### YOUR GOAL
Output all of the records word for word and drop the images.

Dataset entries:
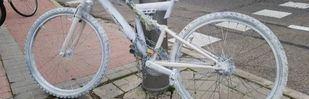 Una bicicleta blanca en memoria del joven arrollado en Barajas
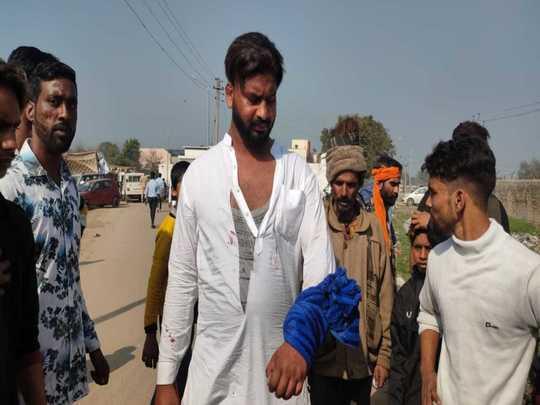 Punjab Municipal Elections 2021: पंजाब निकाय चुनाव में मतदान के दौरान कुछ जगहों पर झड़प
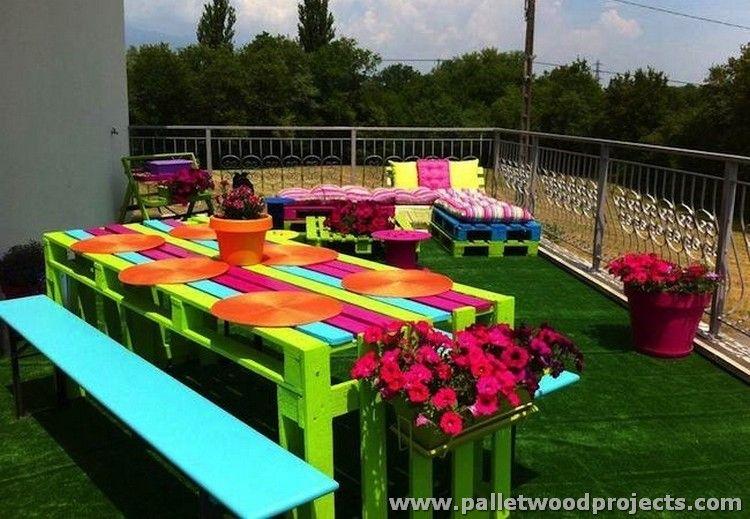 Paletten-Picknick-Tisch und Bänke | DIY-Paletten-2018 | Pinterest ...
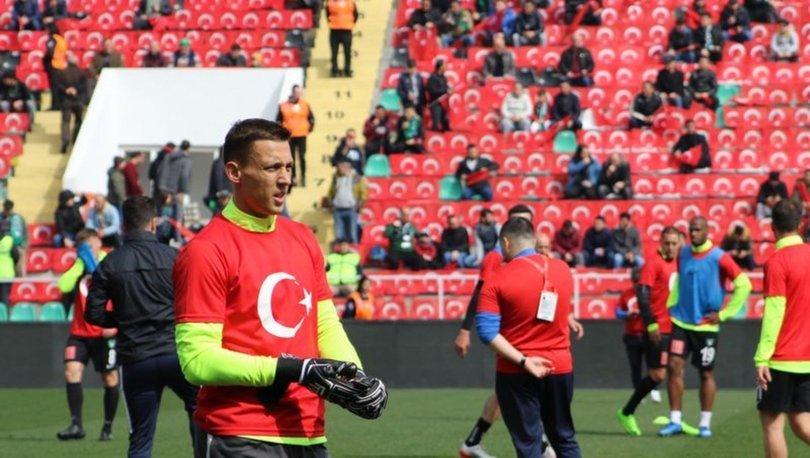 Süper Lig'in 24. haftasında Denizlispor ile Yeni Malatyaspor karşılaşmasının oynanacağı Atatürk Stadı koltukları Türk bayrakları ile donatılırken, reklam panolarında ise İdlib'de şehit olan askerlerin fotoğraf ve isimleri yansıtıldı.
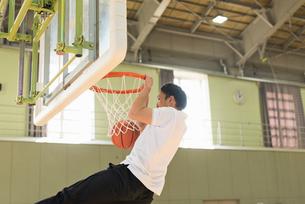 バスケットボール ミドルの写真素材 [FYI01820394]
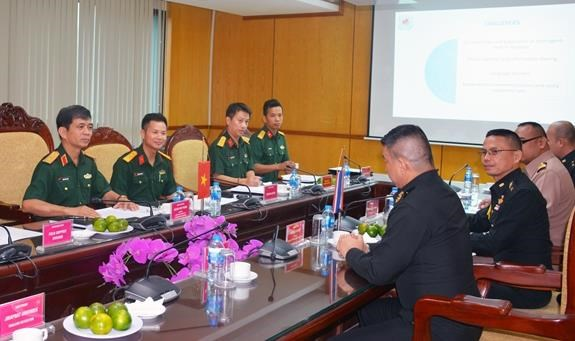 Vietnam enhances cooperation in UN peacekeeping with UK, Thailand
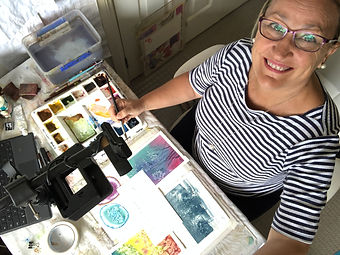 Jenny Gilchrist teaches watercolour art classes to adults online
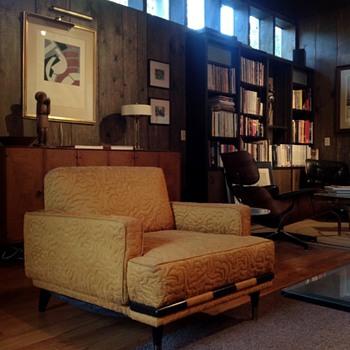 Mid Century Modern Club Chair - Hollywood Regency - Mid-Century Modern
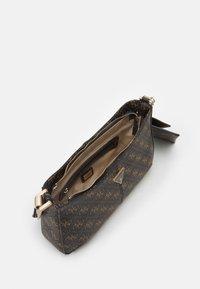 Guess - LAYLA TOP ZIP SHOULDER SET - Handbag - brown - 2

### TASK RESPONSE
 Una bicicleta blanca en memoria del joven arrollado en Barajas
 Punjab Municipal Elections 2021: पंजाब निकाय चुनाव में मतदान के दौरान कुछ जगहों पर झड़प
 Paletten-Picknick-Tisch und Bänke | DIY-Paletten-2018 | Pinterest ...
 Süper Lig'in 24. haftasında Denizlispor ile Yeni Malatyaspor karşılaşmasının oynanacağı Atatürk Stadı koltukları Türk bayrakları ile donatılırken, reklam panolarında ise İdlib'de şehit olan askerlerin fotoğraf ve isimleri yansıtıldı.
 バスケットボール ミドルの写真素材 [FYI01820394]
 Vietnam enhances cooperation in UN peacekeeping with UK, Thailand
 Jenny Gilchrist teaches watercolour art classes to adults online
 Mid Century Modern Club Chair - Hollywood Regency - Mid-Century Modern
 Guess - LAYLA TOP ZIP SHOULDER SET - Handbag - brown - 2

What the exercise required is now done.